I don't propose this as a general solution, which is why I left it disabled by default. However, for a Netflix web workload, we don't see such patterns. I'm not sure I'd want this setting enabled on my desktop though!

Alternatively I was thinking to not completely block stealing, but limit it to only some levels of CPU topology, something between threads of one core and one socket, so that we check neighboring threads often (it should be cheap), while other sockets only sometimes. It should still significantly reduce search time (not as much as full block, but still), while if we find nothing to steal around us, then there is a high chance there is nothing to steal at all. Better would be to check if there are some idle CPUs around, since if they are idle, it means they either already did their search and were not assigned any work after that, but this require more significant changes to cpu_search() and not completely strict due to likely races.

Don't we already have some of this via kern.sched.trysteal_limit ? I guess you are proposing adjusting trysteal_limit, and looking frequently at cores that share L2, and less frequently the farther out you go? I like that idea in general. But I'm not confident in my ability to implement or tune it.

Do you object to what I have now? I can keep it as a local patch at Netflix, but I suspect it may be helpful for somebody else, which is why I want to get it upstream.

Don't we already have some of this via kern.sched.trysteal_limit ? I guess you are proposing adjusting trysteal_limit, and looking frequently at cores that share L2, and less frequently the farther out you go? I like that idea in general. But I'm not confident in my ability to implement or tune it.

Yes, form of trysteal_limit, but based on time. Nice sides of soft thresholds is that they are more forgiving to mistuning than hard ones.

Do you object to what I have now? I can keep it as a local patch at Netflix, but I suspect it may be helpful for somebody else, which is why I want to get it upstream.

I do not strictly object, but I am always trying to avoid custom tunables and workarounds as much as I can, preferring generic solution enabled by default. Also I can't say that I like getsbituptime() and 64-bit multiplication in a hot path, but it could be worse.

Also lets see what others think about it.

First off, lots of good discussion here. I think this is the start of a good approach and I support committing it disabled.

What I would do is use the group topology share level as a modifier so we cap the time by level.

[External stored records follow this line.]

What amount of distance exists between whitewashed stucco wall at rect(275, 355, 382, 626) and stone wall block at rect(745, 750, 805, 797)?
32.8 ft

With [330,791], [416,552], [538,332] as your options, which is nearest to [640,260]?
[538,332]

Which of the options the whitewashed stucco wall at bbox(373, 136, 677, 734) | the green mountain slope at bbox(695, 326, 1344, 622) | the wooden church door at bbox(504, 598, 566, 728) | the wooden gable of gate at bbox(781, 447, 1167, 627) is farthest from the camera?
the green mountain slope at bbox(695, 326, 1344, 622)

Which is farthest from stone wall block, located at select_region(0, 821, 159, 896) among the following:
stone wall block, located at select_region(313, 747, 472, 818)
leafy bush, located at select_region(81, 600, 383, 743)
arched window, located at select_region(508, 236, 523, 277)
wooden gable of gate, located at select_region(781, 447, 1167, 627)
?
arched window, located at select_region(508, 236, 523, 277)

You will steal often from HTT neighbors, less so for cache neighbors, much less so from socket neighbors. This would nicely scale the work. You might never limit stealing from HTT neighbors because that's your cache and you're just burning a little CPU. You might want 10s of ms for a socket level transfer on a modern machine.

I think this would make a lot of sense. We also need to know where the latency/cpu cost trade-off is. Can you tell us what the impact is if you make it 1ms?

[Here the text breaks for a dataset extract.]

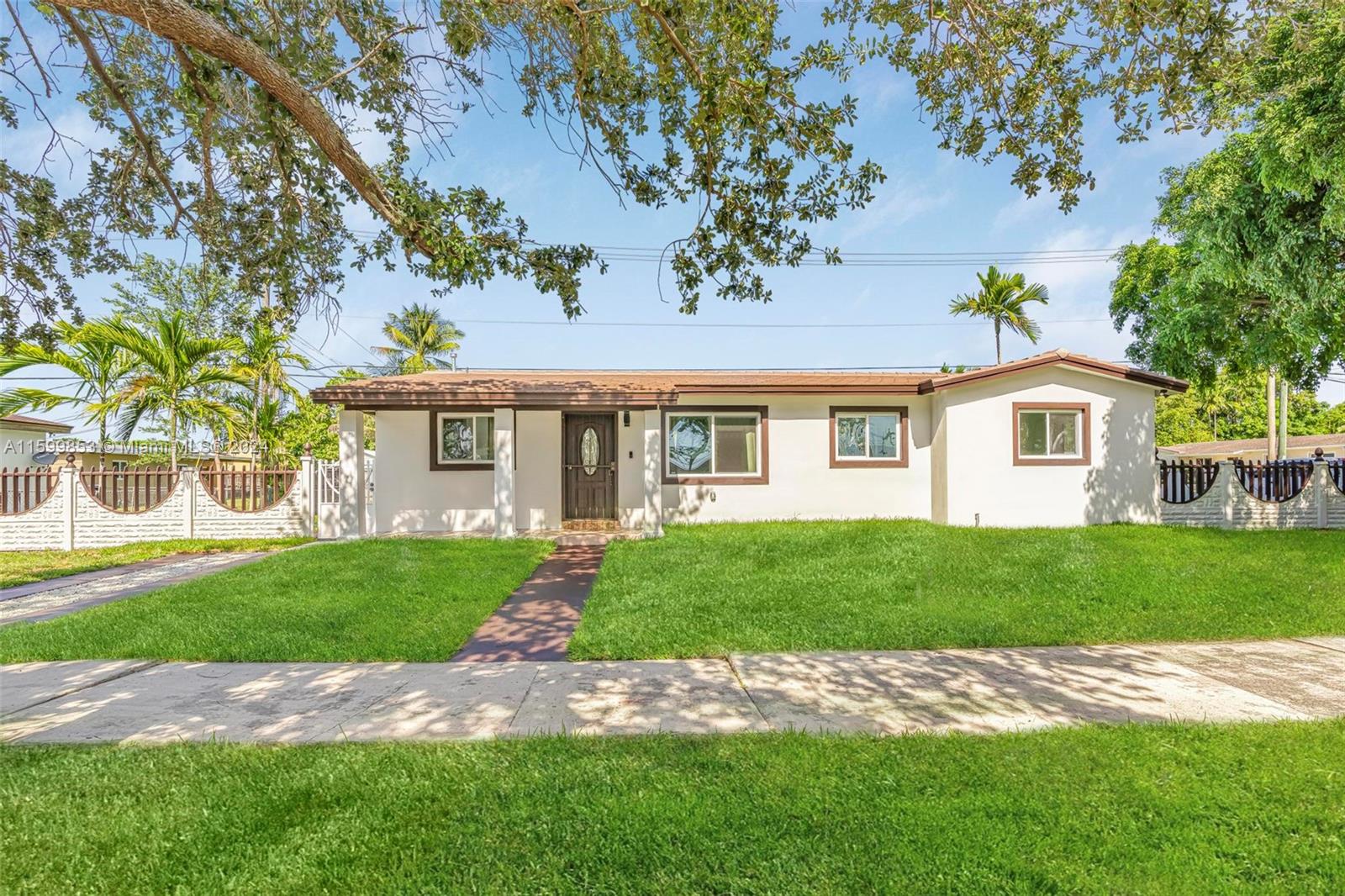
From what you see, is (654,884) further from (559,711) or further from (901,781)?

FWIW when I first wrote stealing the simplest benchmark that demonstrated value was buildstone. In fact before it, ule pessimized builds.

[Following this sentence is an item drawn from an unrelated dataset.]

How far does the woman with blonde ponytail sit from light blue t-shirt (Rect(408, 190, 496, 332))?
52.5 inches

Is this still an issue? I think some work by mav@ managed to depessimize some of cpu search in 2668bb2add8d11c56524ce9014b510412f8f6aa9 and aefe0a8c32d370f2fdd0d0771eb59f8845beda17, perhaps to the point where the above is moot.

If stealing right now reduces your perf, I think a ratelimit on limit is only papering over the real problem.

In D24645#889225, @mjg wrote:

Is this still an issue? I think some work by mav@ managed to depessimize some of cpu search in 2668bb2add8d11c56524ce9014b510412f8f6aa9 and aefe0a8c32d370f2fdd0d0771eb59f8845beda17, perhaps to the point where the above is moot.

If stealing right now reduces your perf, I think a ratelimit on limit is only papering over the real problem.

I'm not sure.. I'll test with and without later in the week.

In D24645#889225, @mjg wrote:

Is this still an issue? I think some work by mav@ managed to depessimize some of cpu search in 2668bb2add8d11c56524ce9014b510412f8f6aa9 and aefe0a8c32d370f2fdd0d0771eb59f8845beda17, perhaps to the point where the above is moot.

If stealing right now reduces your perf, I think a ratelimit on limit is only papering over the real problem.

I'd forgotten that we disable idle stealing entirely right now, so the patch is moot for us. I'm happy to abandon it.